Is it safe to allow multiple instances of a Django application to run the same database migration at the same time?
Scenario description
This is a setup where a multiple instances of a Django application are running behind a load balancer. When an updated version of the Docker container is available, each of the old Docker images are replaced with the new version.
If new Django migrations exist, they need to be run. This leads me to the question: is it safe to allow multiple containers to run the migration (python manage.py migrate) at the same time?
I have two hypothesis about what the answer to this question might be.
Yes it is safe. Due to database level locking, the migration's can't conflict and in the end, one migration script will run while the other reports that there are no migrations to apply.
No this is not safe. The two migrations can possibly conflict with each other as they try to modify the database.
No, it's not safe to run the migration in all containers at the same time, since you might end up applying the same migration twice.
There are two possible cases:
Applying the migration twice (e.g. adding a table column) violates a database constraint, so therefore only the first container that run the migration manages to finish the migration. In this case the other containers will die, although your orchestration system probably will restart them.
Applying the migration twice doesn't violate any constraint and therefore can be applied multiple times. In this case you can end up with duplicated data.
In any case, you should try to have only one container applying migrations at the same time.
Related
What is the recommended deployment strategy for running database migrations with ECS Fargate?
I could update the container command to run migrations before starting the gunicorn server. But this can result in concurrent migrations executing at the same time if more than one instance is provisioned.

**DATA BELOW:**
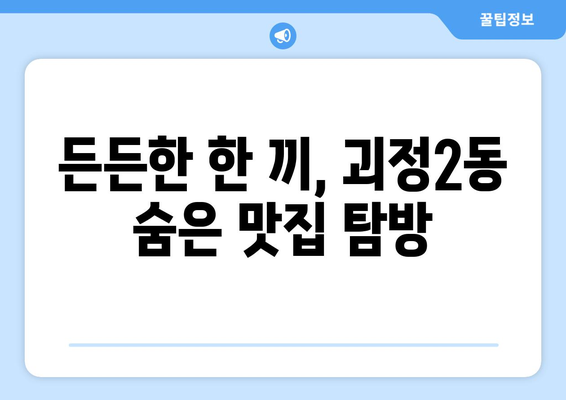 꿀팁정보

든든한 한 끼, 괴정2동 숨은 맛집 탐방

**EXERCISE INSTRUCTIONS:** Continue the thread on running Django migrations from several containers at once, starting after its last sentence. The lines aren't needed here.

**ANSWER BOX:**
I also have to consider the fact that images are already running. If I figure out how to run migrations before the new images are up and running, I have to consider the fact that the old images are still running on old code and may potentially break or cause strange data-corruption side effects.
I was thinking of creating a new ECS::TaskDefinition. Have that run a one-off migration script that runs the migrations. Then the container closes. And I update all of the other TaskDefinitions to have a DependsOn for it, so that they wont start until it finishes.
I could update the container command to run migrations before starting the gunicorn server. But this can result in concurrent migrations executing at the same time if more than one instance is provisioned.
That is one possible solution. To avoid the concurrency issue you would have to add some sort of distributed locking in your container script to grab a lock from DynamoDB or something before running migrations. I've seen it done this way.
Another option I would propose is running your Django migrations from an AWS CodeBuild task. You could either trigger it manually before deployments, or automatically before a deployment as part of a larger CI/CD deployment pipeline. That way you would at least not have to worry about more than one running at a time.
I also have to consider the fact that images are already running. If I figure out how to run migrations before the new images are up and running, I have to consider the fact that the old images are still running on old code and may potentially break or cause strange data-corruption side effects.
That's a problem with every database migration in every system that has ever been created. If you are very worried about it you would have to do blue-green deployments with separate databases to avoid this issue. Or you could just accept some down-time during deployments by configuring ECS to stop all old tasks before starting new ones.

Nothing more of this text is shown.